Ceux qui sont condamnés à la prison recherchent également, dans leur solitude forcée, tout ce qui peut les distraire. Le philosophe genevois Michel Ducret, enfermé dans une forteresse du canton de Berne, s'occupait à mesurer la hauteur des Alpes; le baron Trenck ne songeait, dans la citadelle de Magdebourg, qu'au moyen de s'évader, et le général Walrave passait son temps à élever des poules.
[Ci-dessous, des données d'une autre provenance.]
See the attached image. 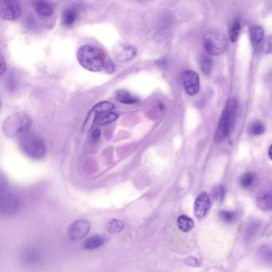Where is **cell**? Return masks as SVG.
Segmentation results:
<instances>
[{
    "instance_id": "21",
    "label": "cell",
    "mask_w": 272,
    "mask_h": 272,
    "mask_svg": "<svg viewBox=\"0 0 272 272\" xmlns=\"http://www.w3.org/2000/svg\"><path fill=\"white\" fill-rule=\"evenodd\" d=\"M125 228V223L118 219H113L107 223V229L110 233H118L123 231Z\"/></svg>"
},
{
    "instance_id": "14",
    "label": "cell",
    "mask_w": 272,
    "mask_h": 272,
    "mask_svg": "<svg viewBox=\"0 0 272 272\" xmlns=\"http://www.w3.org/2000/svg\"><path fill=\"white\" fill-rule=\"evenodd\" d=\"M117 101L122 104L132 105L138 103V98L136 96L132 95V93L125 90H120L116 93Z\"/></svg>"
},
{
    "instance_id": "6",
    "label": "cell",
    "mask_w": 272,
    "mask_h": 272,
    "mask_svg": "<svg viewBox=\"0 0 272 272\" xmlns=\"http://www.w3.org/2000/svg\"><path fill=\"white\" fill-rule=\"evenodd\" d=\"M19 207V198L12 192H4L1 193V213L4 216H10L15 214Z\"/></svg>"
},
{
    "instance_id": "16",
    "label": "cell",
    "mask_w": 272,
    "mask_h": 272,
    "mask_svg": "<svg viewBox=\"0 0 272 272\" xmlns=\"http://www.w3.org/2000/svg\"><path fill=\"white\" fill-rule=\"evenodd\" d=\"M23 260L25 263L29 265H35L39 263L41 260L42 256L40 252L34 248L26 250L23 254Z\"/></svg>"
},
{
    "instance_id": "26",
    "label": "cell",
    "mask_w": 272,
    "mask_h": 272,
    "mask_svg": "<svg viewBox=\"0 0 272 272\" xmlns=\"http://www.w3.org/2000/svg\"><path fill=\"white\" fill-rule=\"evenodd\" d=\"M265 132V127L260 121H255L248 128V132L252 136H259Z\"/></svg>"
},
{
    "instance_id": "7",
    "label": "cell",
    "mask_w": 272,
    "mask_h": 272,
    "mask_svg": "<svg viewBox=\"0 0 272 272\" xmlns=\"http://www.w3.org/2000/svg\"><path fill=\"white\" fill-rule=\"evenodd\" d=\"M90 230V224L87 220H75L68 228V235L72 241H79L87 235Z\"/></svg>"
},
{
    "instance_id": "25",
    "label": "cell",
    "mask_w": 272,
    "mask_h": 272,
    "mask_svg": "<svg viewBox=\"0 0 272 272\" xmlns=\"http://www.w3.org/2000/svg\"><path fill=\"white\" fill-rule=\"evenodd\" d=\"M240 31H241V23H240V21L238 19H235L231 23L229 28V38L231 42L235 43L238 40Z\"/></svg>"
},
{
    "instance_id": "28",
    "label": "cell",
    "mask_w": 272,
    "mask_h": 272,
    "mask_svg": "<svg viewBox=\"0 0 272 272\" xmlns=\"http://www.w3.org/2000/svg\"><path fill=\"white\" fill-rule=\"evenodd\" d=\"M212 59L207 55H203L200 59V68L205 75H209L212 70Z\"/></svg>"
},
{
    "instance_id": "8",
    "label": "cell",
    "mask_w": 272,
    "mask_h": 272,
    "mask_svg": "<svg viewBox=\"0 0 272 272\" xmlns=\"http://www.w3.org/2000/svg\"><path fill=\"white\" fill-rule=\"evenodd\" d=\"M0 15L4 20H15L20 16V5L16 1L4 0L0 4Z\"/></svg>"
},
{
    "instance_id": "33",
    "label": "cell",
    "mask_w": 272,
    "mask_h": 272,
    "mask_svg": "<svg viewBox=\"0 0 272 272\" xmlns=\"http://www.w3.org/2000/svg\"><path fill=\"white\" fill-rule=\"evenodd\" d=\"M185 263L188 265H192V266H199V261L196 258L190 257L188 258L185 261Z\"/></svg>"
},
{
    "instance_id": "17",
    "label": "cell",
    "mask_w": 272,
    "mask_h": 272,
    "mask_svg": "<svg viewBox=\"0 0 272 272\" xmlns=\"http://www.w3.org/2000/svg\"><path fill=\"white\" fill-rule=\"evenodd\" d=\"M177 227L182 232H189L194 227V222L190 217L181 215L177 220Z\"/></svg>"
},
{
    "instance_id": "23",
    "label": "cell",
    "mask_w": 272,
    "mask_h": 272,
    "mask_svg": "<svg viewBox=\"0 0 272 272\" xmlns=\"http://www.w3.org/2000/svg\"><path fill=\"white\" fill-rule=\"evenodd\" d=\"M115 109L114 105L110 101H101L93 107L92 112L94 114H103V113H110Z\"/></svg>"
},
{
    "instance_id": "27",
    "label": "cell",
    "mask_w": 272,
    "mask_h": 272,
    "mask_svg": "<svg viewBox=\"0 0 272 272\" xmlns=\"http://www.w3.org/2000/svg\"><path fill=\"white\" fill-rule=\"evenodd\" d=\"M255 182V175L252 173H245L241 177L240 183L244 188H248L252 187Z\"/></svg>"
},
{
    "instance_id": "4",
    "label": "cell",
    "mask_w": 272,
    "mask_h": 272,
    "mask_svg": "<svg viewBox=\"0 0 272 272\" xmlns=\"http://www.w3.org/2000/svg\"><path fill=\"white\" fill-rule=\"evenodd\" d=\"M19 141L21 150L30 158L40 159L46 154V144L40 135L29 132Z\"/></svg>"
},
{
    "instance_id": "2",
    "label": "cell",
    "mask_w": 272,
    "mask_h": 272,
    "mask_svg": "<svg viewBox=\"0 0 272 272\" xmlns=\"http://www.w3.org/2000/svg\"><path fill=\"white\" fill-rule=\"evenodd\" d=\"M32 119L26 113L19 112L10 116L3 125L4 133L9 138L20 139L29 133Z\"/></svg>"
},
{
    "instance_id": "32",
    "label": "cell",
    "mask_w": 272,
    "mask_h": 272,
    "mask_svg": "<svg viewBox=\"0 0 272 272\" xmlns=\"http://www.w3.org/2000/svg\"><path fill=\"white\" fill-rule=\"evenodd\" d=\"M6 63H5V60H4V54L1 53V62H0V75H3L6 71Z\"/></svg>"
},
{
    "instance_id": "9",
    "label": "cell",
    "mask_w": 272,
    "mask_h": 272,
    "mask_svg": "<svg viewBox=\"0 0 272 272\" xmlns=\"http://www.w3.org/2000/svg\"><path fill=\"white\" fill-rule=\"evenodd\" d=\"M211 205L212 202L209 194L206 192L199 194L194 203V213L196 217L199 220L205 218L210 210Z\"/></svg>"
},
{
    "instance_id": "20",
    "label": "cell",
    "mask_w": 272,
    "mask_h": 272,
    "mask_svg": "<svg viewBox=\"0 0 272 272\" xmlns=\"http://www.w3.org/2000/svg\"><path fill=\"white\" fill-rule=\"evenodd\" d=\"M104 243V239L100 235H93L85 241L83 246L86 250H94L100 248Z\"/></svg>"
},
{
    "instance_id": "29",
    "label": "cell",
    "mask_w": 272,
    "mask_h": 272,
    "mask_svg": "<svg viewBox=\"0 0 272 272\" xmlns=\"http://www.w3.org/2000/svg\"><path fill=\"white\" fill-rule=\"evenodd\" d=\"M219 216L225 223H232L236 219V214L234 212H230V211H220Z\"/></svg>"
},
{
    "instance_id": "10",
    "label": "cell",
    "mask_w": 272,
    "mask_h": 272,
    "mask_svg": "<svg viewBox=\"0 0 272 272\" xmlns=\"http://www.w3.org/2000/svg\"><path fill=\"white\" fill-rule=\"evenodd\" d=\"M183 83L189 95H195L199 90V75L192 71H186L183 74Z\"/></svg>"
},
{
    "instance_id": "12",
    "label": "cell",
    "mask_w": 272,
    "mask_h": 272,
    "mask_svg": "<svg viewBox=\"0 0 272 272\" xmlns=\"http://www.w3.org/2000/svg\"><path fill=\"white\" fill-rule=\"evenodd\" d=\"M36 13L42 17H50L54 14V8L51 3L39 1L35 4Z\"/></svg>"
},
{
    "instance_id": "1",
    "label": "cell",
    "mask_w": 272,
    "mask_h": 272,
    "mask_svg": "<svg viewBox=\"0 0 272 272\" xmlns=\"http://www.w3.org/2000/svg\"><path fill=\"white\" fill-rule=\"evenodd\" d=\"M78 60L82 67L92 72L113 74L115 71L114 63L104 51L93 46H82L78 51Z\"/></svg>"
},
{
    "instance_id": "15",
    "label": "cell",
    "mask_w": 272,
    "mask_h": 272,
    "mask_svg": "<svg viewBox=\"0 0 272 272\" xmlns=\"http://www.w3.org/2000/svg\"><path fill=\"white\" fill-rule=\"evenodd\" d=\"M258 207L263 211L272 210V192L262 194L256 199Z\"/></svg>"
},
{
    "instance_id": "18",
    "label": "cell",
    "mask_w": 272,
    "mask_h": 272,
    "mask_svg": "<svg viewBox=\"0 0 272 272\" xmlns=\"http://www.w3.org/2000/svg\"><path fill=\"white\" fill-rule=\"evenodd\" d=\"M79 16V12L75 8H68L62 14V24L65 26H71L76 22Z\"/></svg>"
},
{
    "instance_id": "11",
    "label": "cell",
    "mask_w": 272,
    "mask_h": 272,
    "mask_svg": "<svg viewBox=\"0 0 272 272\" xmlns=\"http://www.w3.org/2000/svg\"><path fill=\"white\" fill-rule=\"evenodd\" d=\"M136 55V50L134 47L129 44H121L116 48V58L119 62H126L134 58Z\"/></svg>"
},
{
    "instance_id": "5",
    "label": "cell",
    "mask_w": 272,
    "mask_h": 272,
    "mask_svg": "<svg viewBox=\"0 0 272 272\" xmlns=\"http://www.w3.org/2000/svg\"><path fill=\"white\" fill-rule=\"evenodd\" d=\"M203 46L208 54L211 55H220L227 48V40L221 32L211 30L206 32L203 36Z\"/></svg>"
},
{
    "instance_id": "34",
    "label": "cell",
    "mask_w": 272,
    "mask_h": 272,
    "mask_svg": "<svg viewBox=\"0 0 272 272\" xmlns=\"http://www.w3.org/2000/svg\"><path fill=\"white\" fill-rule=\"evenodd\" d=\"M100 134H101V132H100L99 129H96V130H94L92 132V137H93V138H96V139L100 136Z\"/></svg>"
},
{
    "instance_id": "3",
    "label": "cell",
    "mask_w": 272,
    "mask_h": 272,
    "mask_svg": "<svg viewBox=\"0 0 272 272\" xmlns=\"http://www.w3.org/2000/svg\"><path fill=\"white\" fill-rule=\"evenodd\" d=\"M237 110H238V101L236 100L231 99L227 101L219 121L217 130L215 135V141L216 142H222L226 137L229 135L236 119Z\"/></svg>"
},
{
    "instance_id": "31",
    "label": "cell",
    "mask_w": 272,
    "mask_h": 272,
    "mask_svg": "<svg viewBox=\"0 0 272 272\" xmlns=\"http://www.w3.org/2000/svg\"><path fill=\"white\" fill-rule=\"evenodd\" d=\"M263 51H264L265 54L272 53V37L269 38L265 42L264 45H263Z\"/></svg>"
},
{
    "instance_id": "13",
    "label": "cell",
    "mask_w": 272,
    "mask_h": 272,
    "mask_svg": "<svg viewBox=\"0 0 272 272\" xmlns=\"http://www.w3.org/2000/svg\"><path fill=\"white\" fill-rule=\"evenodd\" d=\"M93 113V112H92ZM94 114V113H93ZM95 117L93 119V123L100 125H106L112 123L118 118V114L115 113H103V114H94Z\"/></svg>"
},
{
    "instance_id": "35",
    "label": "cell",
    "mask_w": 272,
    "mask_h": 272,
    "mask_svg": "<svg viewBox=\"0 0 272 272\" xmlns=\"http://www.w3.org/2000/svg\"><path fill=\"white\" fill-rule=\"evenodd\" d=\"M268 156L269 157H270V160H272V145L270 146V147L269 148Z\"/></svg>"
},
{
    "instance_id": "19",
    "label": "cell",
    "mask_w": 272,
    "mask_h": 272,
    "mask_svg": "<svg viewBox=\"0 0 272 272\" xmlns=\"http://www.w3.org/2000/svg\"><path fill=\"white\" fill-rule=\"evenodd\" d=\"M264 37V31L260 26H255L251 30V39L252 43L255 47H259L263 42Z\"/></svg>"
},
{
    "instance_id": "22",
    "label": "cell",
    "mask_w": 272,
    "mask_h": 272,
    "mask_svg": "<svg viewBox=\"0 0 272 272\" xmlns=\"http://www.w3.org/2000/svg\"><path fill=\"white\" fill-rule=\"evenodd\" d=\"M258 252L259 259L263 261V263L272 266V247H262Z\"/></svg>"
},
{
    "instance_id": "24",
    "label": "cell",
    "mask_w": 272,
    "mask_h": 272,
    "mask_svg": "<svg viewBox=\"0 0 272 272\" xmlns=\"http://www.w3.org/2000/svg\"><path fill=\"white\" fill-rule=\"evenodd\" d=\"M261 223L259 221H256V220H254V221L251 222L248 224V225L246 227V233H245V238L247 240H250L252 239L254 235L256 234L258 230L259 229L260 227Z\"/></svg>"
},
{
    "instance_id": "30",
    "label": "cell",
    "mask_w": 272,
    "mask_h": 272,
    "mask_svg": "<svg viewBox=\"0 0 272 272\" xmlns=\"http://www.w3.org/2000/svg\"><path fill=\"white\" fill-rule=\"evenodd\" d=\"M226 190L225 188L222 185L215 187L213 190V196L216 200L219 201H223L224 197H225Z\"/></svg>"
}]
</instances>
On peut signaler toutes ces particularités dans un livre sur la solitude, sans pénétrer très-avant dans la question principale. J'ai cherché à ne point perdre de vue le but que je m'étais proposé, quoique parfois je paraisse m'en écarter, et j'espère pouvoir démontrer, par une assez longue série d'observations, le caractère de la solitude, son action, ses dangers et son heureuse influence. Par solitude, je n'entends point une scission complète du monde ou une vie d'ermite. On peut trouver la solitude dans une ville comme dans un cloître, dans le cabinet d'étude d'un savant, dans l'éloignement temporaire de la foule. On peut être seul au milieu d'une réunion nombreuse. Une femme allemande, imbue des préjugés de la vieille aristocratie, sera seule dans une société où nulle autre femme n'aura, comme elle, l'honneur de compter seize quartiers. Un penseur est souvent seul à la table des grands. Plaçons-nous, dans une assemblée, en dehors de ce qui nous entoure, recueillons-nous en nous-mêmes, nous voilà aussi seuls qu'un moine peut l'être dans sa cellule, ou un ermite dans sa grotte. On peut être seul dans sa maison, au milieu du mouvement le plus bruyant, comme dans le morne silence d'une petite ville, à Londres et à Paris, comme dans le désert d'une Thébaïde.
Un livre sur les résultats de la solitude est un document de plus à ajouter à toutes les recherches qui ont été faites pour assurer le bonheur de l'homme. Moins l'homme a de besoins, plus il s'efforce de découvrir en lui de nouvelles sources de jouissances. Plus il a de facilité à se séparer des autres hommes, plus il est certain de trouver la véritable félicité. Tous les amusements du grand monde ne me semblent point dignes de l'envie dont on les honore. Mais il faut dire aussi que ces systèmes tant vantés de retraite absolue ne sont pour la plupart que des rêves irréalisables. S'il est beau et noble de se rendre indépendant des autres hommes et de se retirer quelquefois à l'écart, il est bon aussi de se rapprocher de la communauté sociale et d'y apporter un esprit amical, car nous sommes, Dieu soit loué! appelés à vivre en société.